Note that in either case, the first dimension of the derivative is determined by what’s in the numerator. Similarly, letting $$\bv$$ be a vector of length $$J$$, the derivative of $$\bu$$ with respect to $$\bv$$ is given with

$\begin{split} \dadb{\bu}{\bv} = \begin{pmatrix} \dadb{u_1}{v_1} & ... & \dadb{u_1}{v_J} \\ & ... & \\ \dadb{u_I}{v_1} & ... & \dadb{u_I}{v_J}\end{pmatrix} \in \R^{I \times J}. \end{split}$

We will also have to take derivatives of or with respect to matrices. Let $$\bX$$ be a $$(N \times D)$$ matrix.
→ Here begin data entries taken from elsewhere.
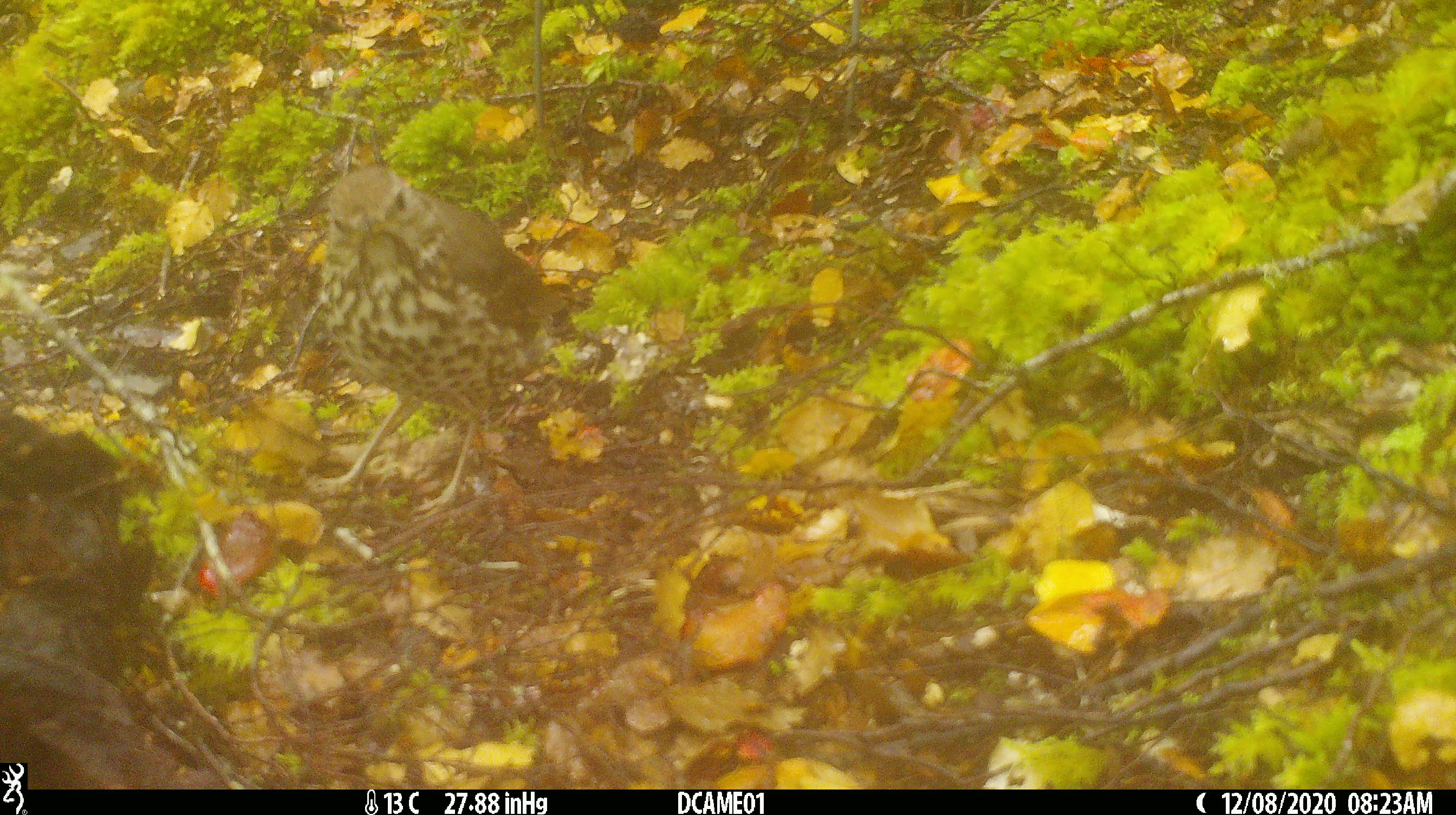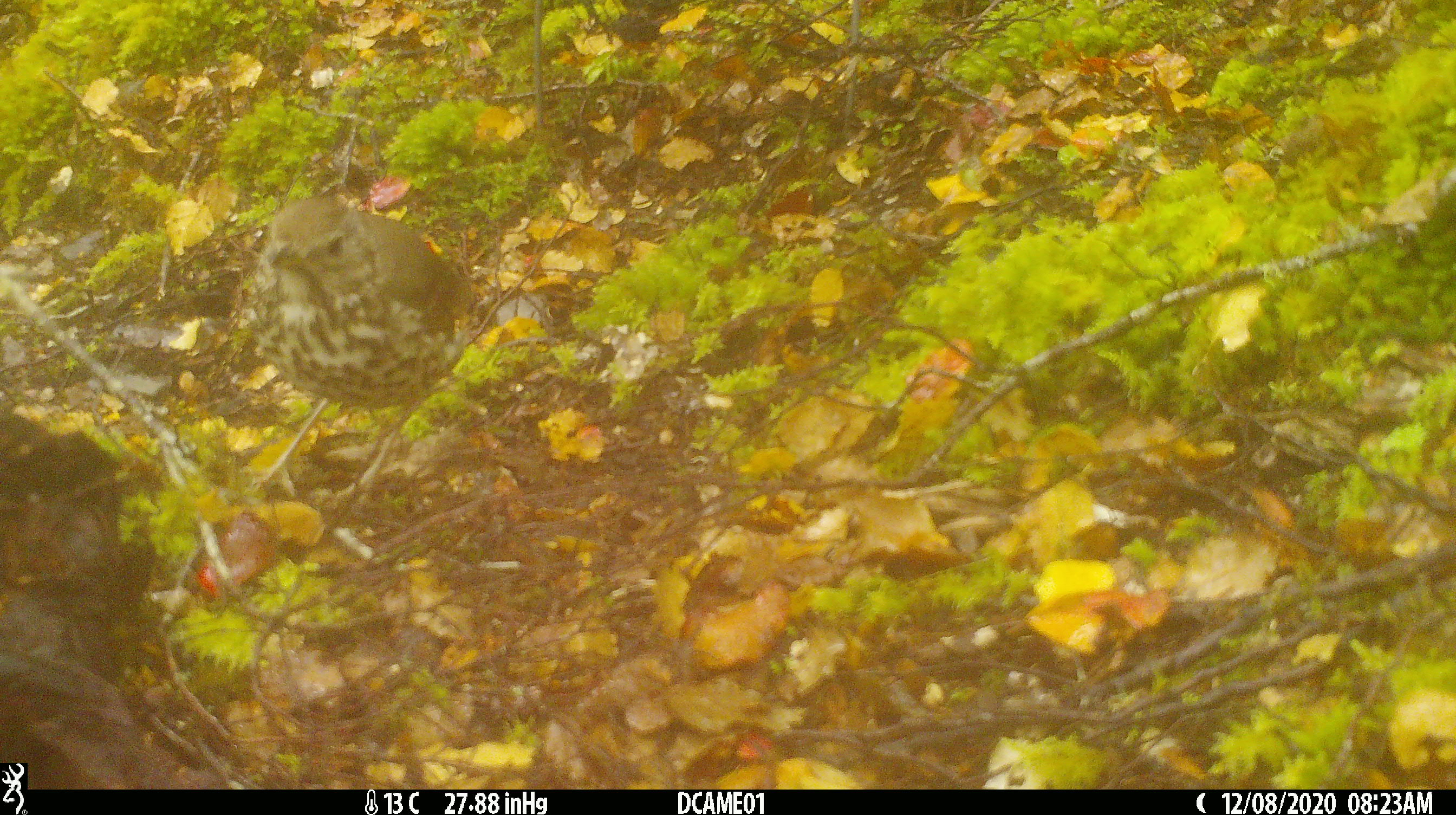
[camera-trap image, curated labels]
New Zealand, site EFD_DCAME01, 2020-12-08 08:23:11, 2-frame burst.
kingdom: Animalia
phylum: Chordata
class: Aves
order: Passeriformes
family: Turdidae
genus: Turdus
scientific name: Turdus philomelos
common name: song thrush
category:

The derivative of $$\bX$$ with respect to a constant $$a$$ is given by

$\begin{split} \dadb{\bX}{a} = \begin{pmatrix} \dadb{X_{11}}{a} & ... & \dadb{X_{1D}}{a} \\ & ... & \\ \dadb{X_{N1}}{a} & ... & \dadb{X_{ND}}{a}\end{pmatrix} \in \R^{N \times D}, \end{split}$

and conversely the derivative of $$a$$ with respect to $$\bX$$ is given by

$\begin{split} \dadb{a}{\bX} = \begin{pmatrix} \dadb{a}{X_{11}} & ... & \dadb{a}{X_{1D}} \\ & ... & \\ \dadb{a}{X_{N1}} & ... & \dadb{a}{X_{ND}} \end{pmatrix} \in \R^{N \times D}. \end{split}$

Finally, we will occasionally need to take derivatives of vectors with respect to matrices or vice versa. This results in a tensor of 3 or more dimensions. Two examples are given below. First, the derivative of $$\bu \in \R^I$$ with respect to $$\bX \in \R^{N \times D}$$ is given by

$\begin{split} \dadb{\bu}{\bX} = \begin{pmatrix} \begin{pmatrix} \dadb{u_1}{X_{11}} & ... & \dadb{u_1}{X_{1D}} \\ & ... & \\ \dadb{u_1}{X_{N1}} & ... & \dadb{u_1}{X_{ND}} \end{pmatrix} & ... & \begin{pmatrix} \dadb{u_I}{X_{11}} & ... & \dadb{u_I}{X_{1D}} \\ & ... & \\ \dadb{u_I}{X_{N1}} & ... & \dadb{u_I}{X_{ND}} \end{pmatrix} \end{pmatrix} \in \R^{I \times N \times D}, \end{split}$

and the derivative of $$\bX$$ with respect to $$\bu$$ is given by

$\begin{split} \dadb{\bX}{\bu} = \begin{pmatrix} \begin{pmatrix} \dadb{X_{11}}{u_1} & ... & \dadb{X_{11}}{u_I} \end{pmatrix} & ... & \begin{pmatrix} \dadb{X_{1D}}{u_1} & ... & \dadb{X_{1D}}{u_I}\end{pmatrix} \\ & ... & \\ \begin{pmatrix}\dadb{X_{N1}}{u_1} & ... & \dadb{X_{N1}}{u_I} \end{pmatrix} & ... & \begin{pmatrix}\dadb{X_{ND}}{u_1} & ... & \dadb{X_{ND}}{u_I}\end{pmatrix} \\ \end{pmatrix} \in \R^{N \times D \times I}. \end{split}$

Notice again that what we are taking the derivative of determines the first dimension(s) of the derivative and what we are taking the derivative with respect to determines the last.